Curly braces are not optional components of the "if" and "if-else" control statements. The grammatical production for the "if" control statement allows one nonterminal symbol to follow the expression. The grammatical production for the "if-else" control statement allows one nonterminal symbol to follow the expression and one nonterminal symbol to follow the "else" terminal symbol. The name of that nonterminal symbol is <statement>.

In the context of the control structures (a.k.a. control statements), the curly braces belong to a language nonterminal symbol known as <compound-statement> (sometimes referred to as <block>). The non-terminal symbol <compound-statement> appears on the right-hand side of the <statement> grammatical production, which is why the curly braces can be used with the "if" and "if-else" control statements (i.e., a compound statement is a statement).

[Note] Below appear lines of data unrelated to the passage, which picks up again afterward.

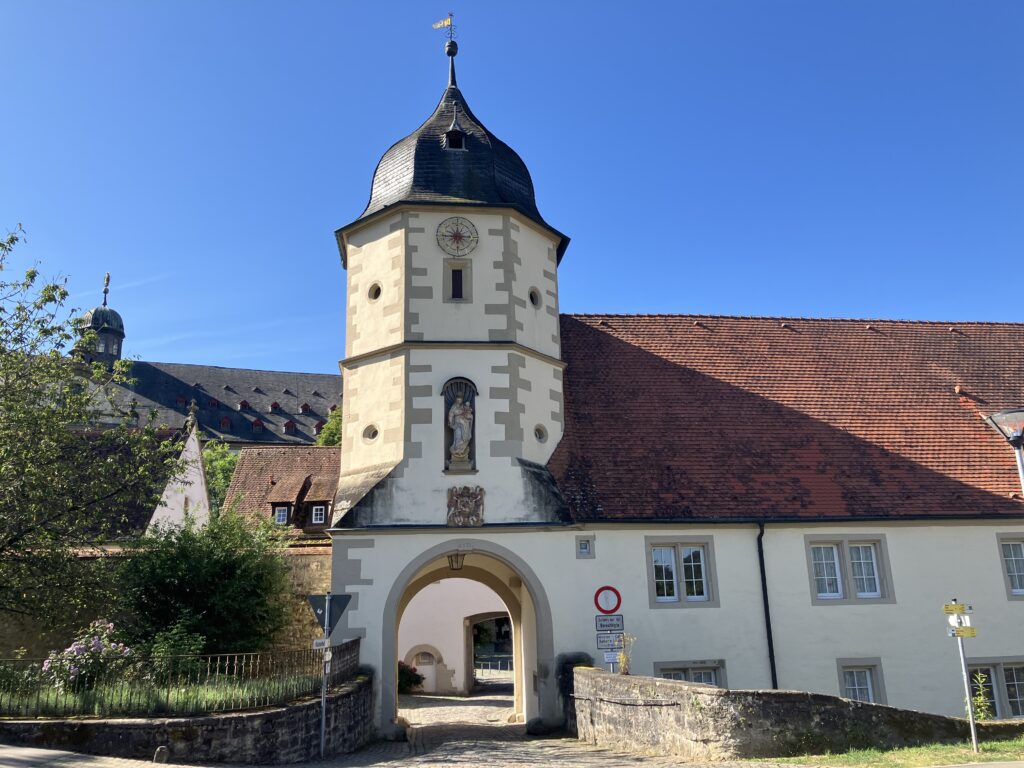 Eingang zum Kloster Schöntal (Bild: Klaus Dapp)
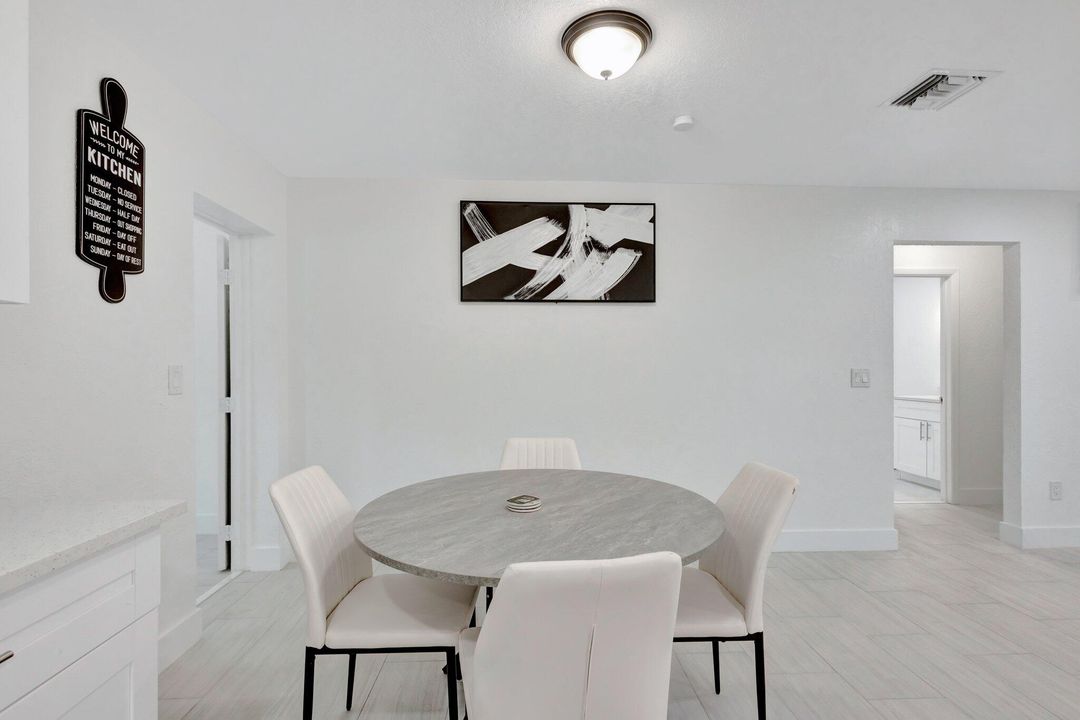 Active With Contract: $2,950 (3 beds, 2 baths, 1261 Square Feet)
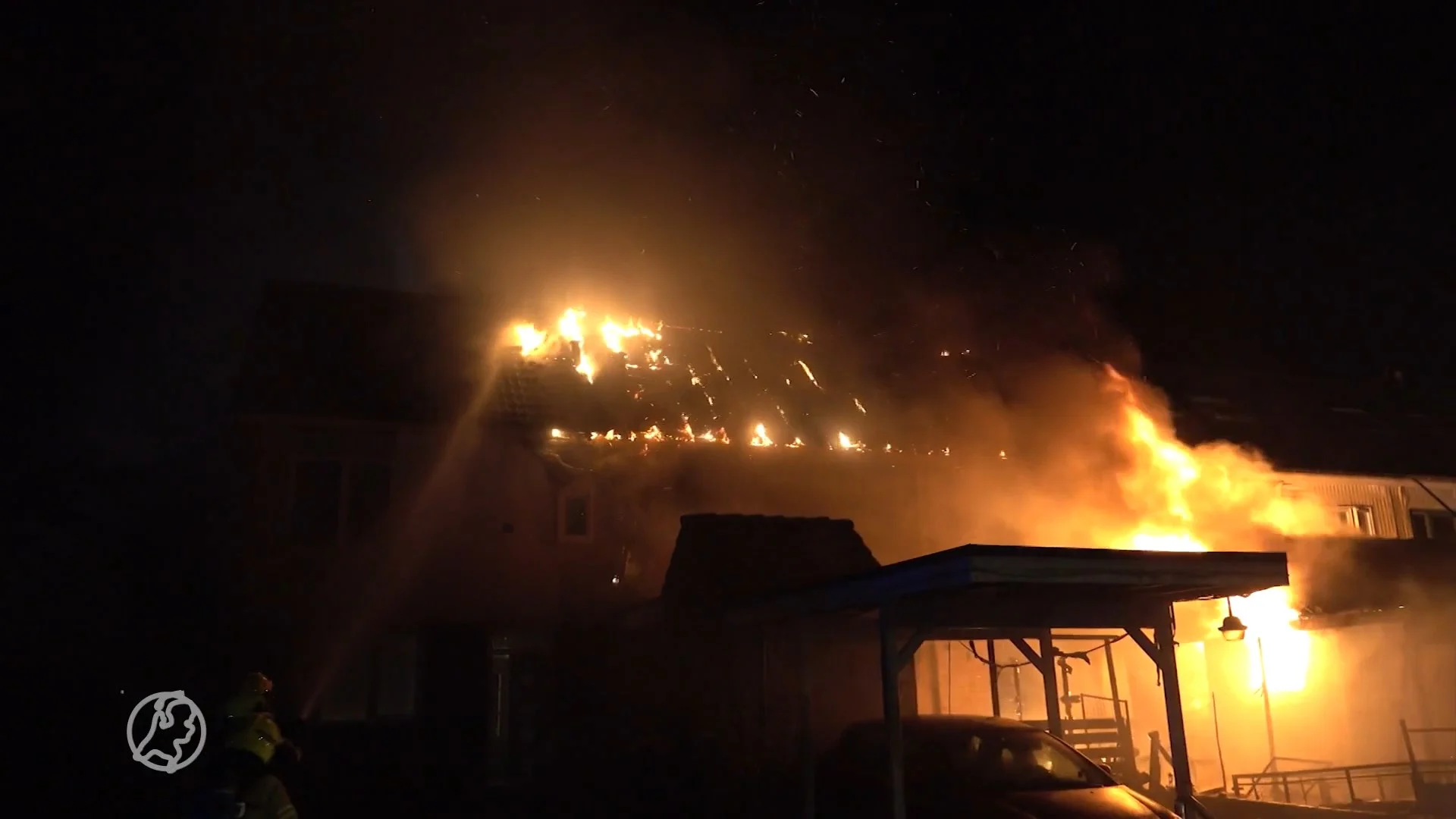Buurtbewoners Zwaag geschrokken door inferno in de straat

<statement> ::= <if-then-statement> | 
                <if-then-else-statement> | 
                <for-statement> |
                <do-while-statement> |
                ...
                <compound-statement>

<statement-list> ::=  <statement> | <statement-list> <statement> 

<if-then-statement> ::= "if" "(" <expression> ")" <statement> 

<if-then-else statement> ::= "if" "(" <expression> ")" <statement> 'else' <statement>

<compound-statement> ::= "{" <statement-list> "}"

With respect to function declarations, the <compound-statement> nonterminal symbol is the last nonterminal symbol on the right-hand side of the <function-declaration> grammatical production.

P.S. All nonterminal symbols are grammatical productions. All grammatical productions reduce to one or more nonterminal and/or terminal symbols. Terminal symbols are language keywords.